Anatomy of a beef tongue

This cow’s tongue seems incredibly long. Unfortunately, she did not tell us why she is letting it hang out. (Photo: Mathias Gerber)

A cow’s tongue is long, up to 30 centimetres! No wonder it is easy for a cow to even clean its nose with its tongue. But the rough tongue is also used in other ways for body and coat care. The suckler cow licks her newborn calf to stimulate its circulation. Cows and cattle lick each other for grooming and at the same time as an expression of friendship.

A cow licks her calf with her tongue in places where the calf’s own tongue can’t reach. A labour of love. (Photo: provided) 

The tongue is a strong, extremely mobile muscle covered with a mucous membrane and equipped with numerous sensory organs. Animals use it to feel or to tear off tufts of grass.

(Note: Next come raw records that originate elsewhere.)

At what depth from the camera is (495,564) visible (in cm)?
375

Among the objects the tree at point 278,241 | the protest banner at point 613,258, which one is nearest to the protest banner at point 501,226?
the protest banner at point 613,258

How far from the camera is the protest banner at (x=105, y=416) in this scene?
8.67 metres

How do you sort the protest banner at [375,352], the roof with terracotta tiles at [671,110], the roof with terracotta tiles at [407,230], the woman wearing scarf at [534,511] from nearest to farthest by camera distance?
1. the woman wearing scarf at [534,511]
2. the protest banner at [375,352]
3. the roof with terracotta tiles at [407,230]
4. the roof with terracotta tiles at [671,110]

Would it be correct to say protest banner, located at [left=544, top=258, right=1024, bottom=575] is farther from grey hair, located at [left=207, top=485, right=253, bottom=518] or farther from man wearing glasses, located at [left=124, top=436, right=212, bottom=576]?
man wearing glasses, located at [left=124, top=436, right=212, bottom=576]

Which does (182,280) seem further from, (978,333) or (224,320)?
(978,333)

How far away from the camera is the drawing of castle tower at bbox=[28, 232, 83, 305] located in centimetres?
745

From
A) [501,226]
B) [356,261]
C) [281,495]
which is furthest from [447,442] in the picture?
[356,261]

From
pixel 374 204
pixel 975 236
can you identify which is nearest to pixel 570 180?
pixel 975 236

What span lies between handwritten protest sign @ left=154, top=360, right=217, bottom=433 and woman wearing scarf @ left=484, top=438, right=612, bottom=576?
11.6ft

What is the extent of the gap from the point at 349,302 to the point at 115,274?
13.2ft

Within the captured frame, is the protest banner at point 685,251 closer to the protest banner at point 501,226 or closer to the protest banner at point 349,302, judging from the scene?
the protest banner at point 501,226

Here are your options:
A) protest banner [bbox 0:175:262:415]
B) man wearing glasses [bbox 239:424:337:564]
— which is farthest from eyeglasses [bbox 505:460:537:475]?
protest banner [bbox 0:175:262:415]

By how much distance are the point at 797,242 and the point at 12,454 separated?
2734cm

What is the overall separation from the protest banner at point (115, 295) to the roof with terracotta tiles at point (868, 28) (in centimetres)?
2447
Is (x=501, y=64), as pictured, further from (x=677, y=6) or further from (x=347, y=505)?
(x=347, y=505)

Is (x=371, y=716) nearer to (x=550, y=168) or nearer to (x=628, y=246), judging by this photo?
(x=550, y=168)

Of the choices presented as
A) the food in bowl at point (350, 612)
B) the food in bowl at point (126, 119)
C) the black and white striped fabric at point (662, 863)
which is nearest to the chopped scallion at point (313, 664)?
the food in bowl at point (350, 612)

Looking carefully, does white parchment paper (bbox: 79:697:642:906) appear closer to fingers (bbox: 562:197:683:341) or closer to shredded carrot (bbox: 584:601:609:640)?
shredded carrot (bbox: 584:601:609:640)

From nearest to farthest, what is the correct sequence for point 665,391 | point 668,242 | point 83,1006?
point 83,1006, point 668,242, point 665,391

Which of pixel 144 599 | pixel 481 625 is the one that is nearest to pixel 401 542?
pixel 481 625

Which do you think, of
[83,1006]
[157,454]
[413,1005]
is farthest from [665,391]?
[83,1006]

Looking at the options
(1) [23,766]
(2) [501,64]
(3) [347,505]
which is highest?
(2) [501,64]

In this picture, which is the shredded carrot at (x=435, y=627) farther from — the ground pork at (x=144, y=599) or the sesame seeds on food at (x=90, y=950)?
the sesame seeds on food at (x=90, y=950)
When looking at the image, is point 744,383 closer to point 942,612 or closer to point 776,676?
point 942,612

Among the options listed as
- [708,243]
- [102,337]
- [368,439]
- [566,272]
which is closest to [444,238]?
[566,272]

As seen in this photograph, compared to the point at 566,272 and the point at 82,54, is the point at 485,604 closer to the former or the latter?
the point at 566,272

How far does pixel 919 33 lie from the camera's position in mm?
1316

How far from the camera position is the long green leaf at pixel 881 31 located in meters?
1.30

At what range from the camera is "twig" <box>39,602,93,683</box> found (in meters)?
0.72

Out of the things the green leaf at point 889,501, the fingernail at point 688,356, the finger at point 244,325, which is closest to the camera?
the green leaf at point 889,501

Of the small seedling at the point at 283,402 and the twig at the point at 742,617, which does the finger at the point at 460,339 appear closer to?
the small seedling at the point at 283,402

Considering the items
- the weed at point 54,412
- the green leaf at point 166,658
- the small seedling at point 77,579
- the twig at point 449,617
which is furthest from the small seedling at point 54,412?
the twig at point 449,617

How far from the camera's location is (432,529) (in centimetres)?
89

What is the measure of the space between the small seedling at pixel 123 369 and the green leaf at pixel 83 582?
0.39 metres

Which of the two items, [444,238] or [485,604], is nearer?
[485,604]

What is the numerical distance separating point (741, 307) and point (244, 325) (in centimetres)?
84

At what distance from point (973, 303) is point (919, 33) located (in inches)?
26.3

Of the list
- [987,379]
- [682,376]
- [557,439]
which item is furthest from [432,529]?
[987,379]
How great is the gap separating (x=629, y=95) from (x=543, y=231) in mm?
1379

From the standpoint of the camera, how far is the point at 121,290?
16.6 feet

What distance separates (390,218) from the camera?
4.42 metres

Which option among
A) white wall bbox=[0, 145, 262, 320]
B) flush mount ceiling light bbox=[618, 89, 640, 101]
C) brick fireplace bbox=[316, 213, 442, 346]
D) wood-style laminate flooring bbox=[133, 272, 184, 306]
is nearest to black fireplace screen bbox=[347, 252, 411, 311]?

They wrap their rough tongue around a tuft of grass then tear it off with a sweep of their head. Like us, cattle also taste with their tongues. And of course the organ plays a role in mooing, just as it is extremely important for us to speak.

Cows don’t need a handkerchief – their long tongue does the trick! (Photo: provided)
Cows don’t need a handkerchief – their long tongue does the trick! (Photo: provided)

The lean muscle meat of the tongue without mucous membrane, salivary glands and epiglottis is used as food. A whole beef tongue weighs up to 1.5 kilograms. In Central Europe, tongue is rarely served as a whole, but is mostly processed into sausages. In the past, it was considered a delicacy. If you want to try your hand at tongue in the spirit of the "from nose to tail "1 movement, you usually have to order it in advance from the farm shop or the butcher. A recipe for preparing it can be found here or also in the Tiptopf.

Sources: www.die-fruchtbare-kuh.ch , www.hoio.ch 

1 “from nose to tail” refers to a movement that once again emphasises cooking the whole animal and not just using selected prime cuts. In the past, this went without saying.